Bear with it. The dichotomy  is real.

Now a third guy is there. No matter who has the job, the third guy wont benefit. That's all.

Mon, 01/03/2011 - 09:08 | 843949 Sands8oo
Sands8oo's picture

You are 100% correct Grill Boss (like the name play btw) -

 

There is no left or right anymore - its the same statist agenda on both sides of the aisle aside from a few "fringe" members of the GOP (notably Ron Paul and Rand Paul)

But thats fine - if we have two sides unwilling to fix this country (think stop spending on wars, ridiculous entitlements, bloated government, etc, etc, etc) then gold and silver will just keep skyrocketing.

Four words no longer used together in the American vocabulary - "We can't afford it"

George Soros is just looking to do the same things George Bush did for America - enforce a statist, totalitarian society.  ZEROHEDGE is trying to bring this to your attention but apparently some of you idiots are still to fucking stupid to figure that out.

Mon, 01/03/2011 - 11:20 | 844205 RKDS
RKDS's picture

You've got to be kidding.  Everything I've seen of Rand Paul points to another corporatist/statist tool.

Mon, 01/03/2011 - 06:47 | 843838 tickhound
tickhound's picture

"It's pretty telling how easily right-wingers are willing to curtail the freedom of others, if those others do not fit in their world view"

You made this claim in response to a fellow zh'er comment regarding "soros... no fly list"

I'm not claiming anything other than political agenda ambiguity. Right or left, we'd be in this moment, discussing currency debasement and globalization... on schedule and by design.

Mon, 01/03/2011 - 04:39 | 843746 arnoldsimage
arnoldsimage's picture

+1

Mon, 01/03/2011 - 02:22 | 843636 More Critical T...
More Critical Thinking Wanted's picture

 

Well, he is a billionaire "philanthropist" who came to be known as "the Man Who Broke the Bank of England" when he raked in a staggering one billion dollars during the 1992 "Black Wednesday" currency crisis.
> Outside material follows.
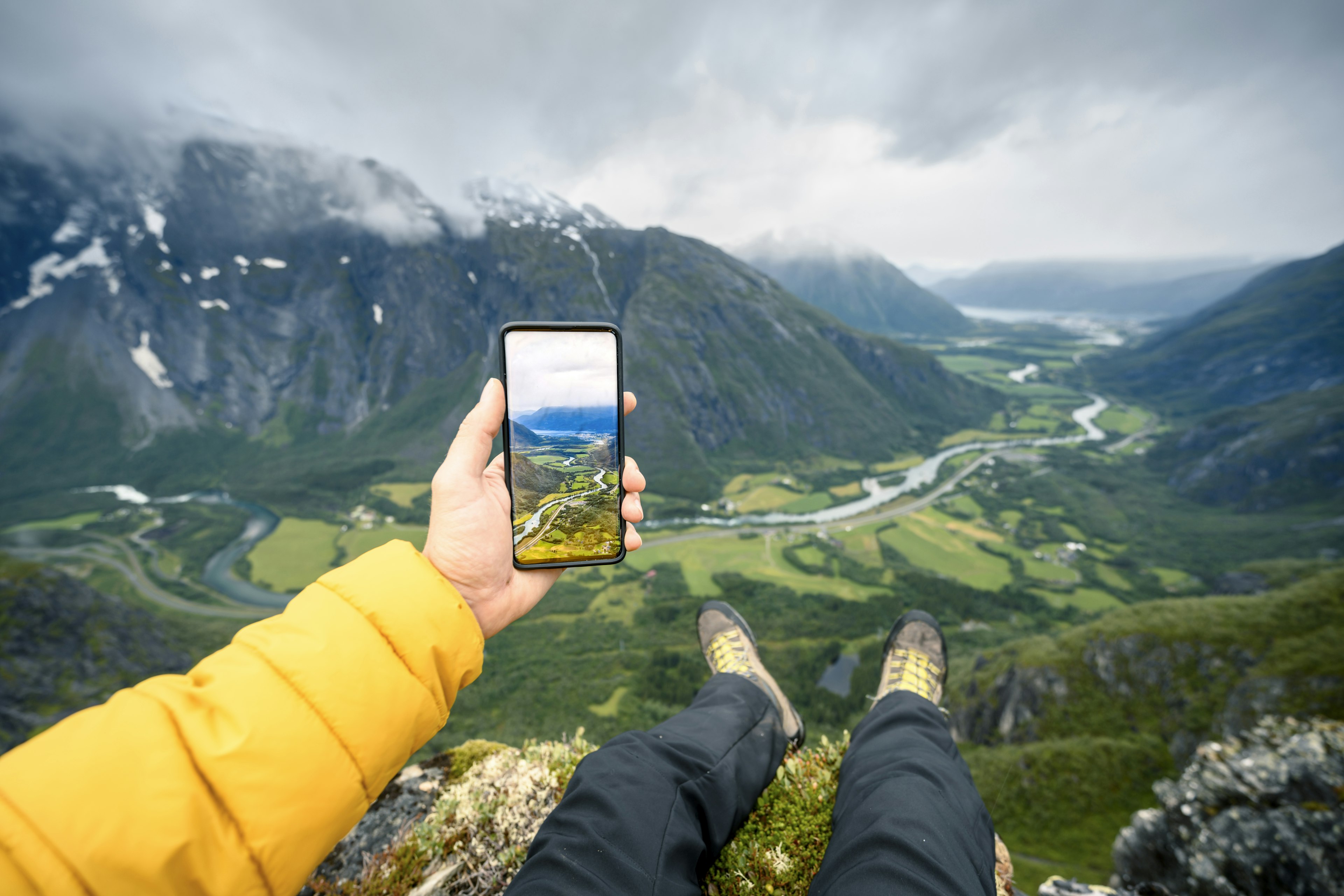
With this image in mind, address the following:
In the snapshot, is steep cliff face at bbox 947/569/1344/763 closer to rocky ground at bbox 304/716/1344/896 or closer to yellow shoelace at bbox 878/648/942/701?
rocky ground at bbox 304/716/1344/896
An interesting fact is that after Soros forced the BOE to devalue the pound the UK economy rebounded and recovered strongly in the years to follow.
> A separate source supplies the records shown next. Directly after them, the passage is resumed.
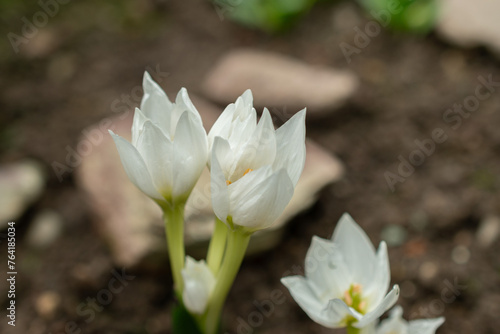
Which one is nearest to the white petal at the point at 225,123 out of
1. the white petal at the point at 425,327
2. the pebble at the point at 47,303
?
the white petal at the point at 425,327

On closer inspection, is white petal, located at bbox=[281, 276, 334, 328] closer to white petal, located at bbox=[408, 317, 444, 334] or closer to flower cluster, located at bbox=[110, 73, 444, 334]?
flower cluster, located at bbox=[110, 73, 444, 334]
In that sense the UK should probably be grateful to Soros and $1 billion seems like a small fee for the benefits the UK got by being forced to abandon the stupid "strong pound" policy in an economic downturn (read: a scheme designed to rip off the middle class and redistribute too high real-value interest payments and capital gains as "benefits" to the rich).

(Compared to the tens of billions of dollars windfall profit that Wall Street insiders won in the 2008 financial crisis, aided and abetted by an impotent deregulatory republican administration and their right-wing billionaire backers like the Murdochs or the Koch brothers ...)
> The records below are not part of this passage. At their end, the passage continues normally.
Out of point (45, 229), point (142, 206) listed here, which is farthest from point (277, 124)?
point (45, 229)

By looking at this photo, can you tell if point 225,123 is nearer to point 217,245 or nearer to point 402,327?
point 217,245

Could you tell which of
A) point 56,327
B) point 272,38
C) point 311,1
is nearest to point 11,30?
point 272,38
Contrary to right-wing "strong dollar" and "gold standard" propaganda, this is one of many examples where weakening a currency and having moderate levels of inflation can improve the competitiveness of an economy and can have very positive net economic effects all around. Passive savers/rent-seekers are penalized, active investors/inventors are rewarded. The UK, Sweden, Korea and Poland are all recent examples of that concept in action.

 

Mon, 01/03/2011 - 10:04 | 844058 Bob Sponge
Bob Sponge's picture

If Soros is a philanthropist, then I am the Dalai Lama. At least he is advertising the elite's agenda. A one-world currency would help the elite plunder the world like never before.

Mon, 01/03/2011 - 09:41 | 844006 casey13
casey13's picture

Contrary to your views the US now has a policy of currency devaluation. That is what the QE2 is all about. Print money to pump up the economy at the same time you devalue the currency and buy treasuries to try to hold interest rates down. The problem is that currency devaluation seems to be the only policy of most other governments in the world as well. The Chinese have a peg to the US dollar. Together they are the two largest economies. If they devalue the rest of the world will too.

This policy has been trid before and did not work.
http://financial-dictionary.thefreedictionary.com/Beggar-Thy-Neighbor

The second problem is that if they were successful then the price of all those imported goods would go up. This is inflation and will cause US interest rates to eventually rise. The US is so far in debt that even a small rise in rates could tip them into a debt spiral.